• **Source material**
## START
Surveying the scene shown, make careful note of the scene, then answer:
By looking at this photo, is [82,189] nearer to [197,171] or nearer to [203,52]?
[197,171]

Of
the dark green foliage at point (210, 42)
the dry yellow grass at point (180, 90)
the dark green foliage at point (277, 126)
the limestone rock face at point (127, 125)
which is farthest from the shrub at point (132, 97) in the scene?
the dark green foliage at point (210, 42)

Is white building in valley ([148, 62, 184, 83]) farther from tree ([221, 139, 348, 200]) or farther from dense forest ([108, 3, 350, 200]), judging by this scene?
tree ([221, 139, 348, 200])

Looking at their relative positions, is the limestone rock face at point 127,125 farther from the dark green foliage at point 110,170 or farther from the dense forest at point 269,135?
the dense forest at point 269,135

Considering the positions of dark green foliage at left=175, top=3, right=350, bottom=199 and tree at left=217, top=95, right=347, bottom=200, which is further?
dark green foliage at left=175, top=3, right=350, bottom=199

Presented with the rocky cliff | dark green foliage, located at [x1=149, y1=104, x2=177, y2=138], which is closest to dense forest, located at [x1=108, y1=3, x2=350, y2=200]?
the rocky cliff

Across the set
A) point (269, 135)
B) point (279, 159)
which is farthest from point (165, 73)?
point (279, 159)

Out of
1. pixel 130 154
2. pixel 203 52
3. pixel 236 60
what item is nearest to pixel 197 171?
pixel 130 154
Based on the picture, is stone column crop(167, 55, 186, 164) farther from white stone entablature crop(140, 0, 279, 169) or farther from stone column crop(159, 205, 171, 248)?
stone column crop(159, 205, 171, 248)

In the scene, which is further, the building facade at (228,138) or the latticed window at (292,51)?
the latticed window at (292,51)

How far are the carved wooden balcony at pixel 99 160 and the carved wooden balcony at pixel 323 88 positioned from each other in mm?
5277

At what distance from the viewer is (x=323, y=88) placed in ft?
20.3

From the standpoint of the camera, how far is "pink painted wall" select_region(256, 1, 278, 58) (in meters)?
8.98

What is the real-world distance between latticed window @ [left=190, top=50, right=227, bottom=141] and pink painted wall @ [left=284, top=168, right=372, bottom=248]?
## END
• **Stated task**
All of the entries above must be quoted exactly.

• **Task solution**
Surveying the scene shown, make careful note of the scene, then answer:
By looking at this photo, is [82,189] nearer to [197,171] or nearer to [203,52]?
[197,171]

Of
the dark green foliage at point (210, 42)
the dry yellow grass at point (180, 90)
the dark green foliage at point (277, 126)
the limestone rock face at point (127, 125)
which is farthest from the shrub at point (132, 97) in the scene?
the dark green foliage at point (210, 42)

Is white building in valley ([148, 62, 184, 83]) farther from tree ([221, 139, 348, 200]) or farther from dense forest ([108, 3, 350, 200]), judging by this scene?
tree ([221, 139, 348, 200])

Looking at their relative positions, is the limestone rock face at point 127,125 farther from the dark green foliage at point 110,170 or farther from the dense forest at point 269,135?
the dense forest at point 269,135

Considering the positions of dark green foliage at left=175, top=3, right=350, bottom=199 and tree at left=217, top=95, right=347, bottom=200, which is further?
dark green foliage at left=175, top=3, right=350, bottom=199

Presented with the rocky cliff | dark green foliage, located at [x1=149, y1=104, x2=177, y2=138], which is closest to dense forest, located at [x1=108, y1=3, x2=350, y2=200]?
the rocky cliff

Across the set
A) point (269, 135)
B) point (279, 159)
which is farthest from point (165, 73)?
point (279, 159)

Out of
1. pixel 130 154
2. pixel 203 52
3. pixel 236 60
what item is nearest to pixel 197 171?
pixel 130 154
Based on the picture, is stone column crop(167, 55, 186, 164) farther from white stone entablature crop(140, 0, 279, 169) or farther from stone column crop(159, 205, 171, 248)?
stone column crop(159, 205, 171, 248)

In the scene, which is further, the building facade at (228,138) or the latticed window at (292,51)?
the latticed window at (292,51)

How far are the carved wooden balcony at pixel 99 160 and the carved wooden balcony at pixel 323 88 positioned from each other in mm?
5277

At what distance from the viewer is (x=323, y=88) placed in ft?
20.3

From the standpoint of the camera, how far is "pink painted wall" select_region(256, 1, 278, 58) (in meters)?
8.98

What is the real-world distance between latticed window @ [left=190, top=50, right=227, bottom=141] and pink painted wall @ [left=284, top=168, right=372, bottom=248]?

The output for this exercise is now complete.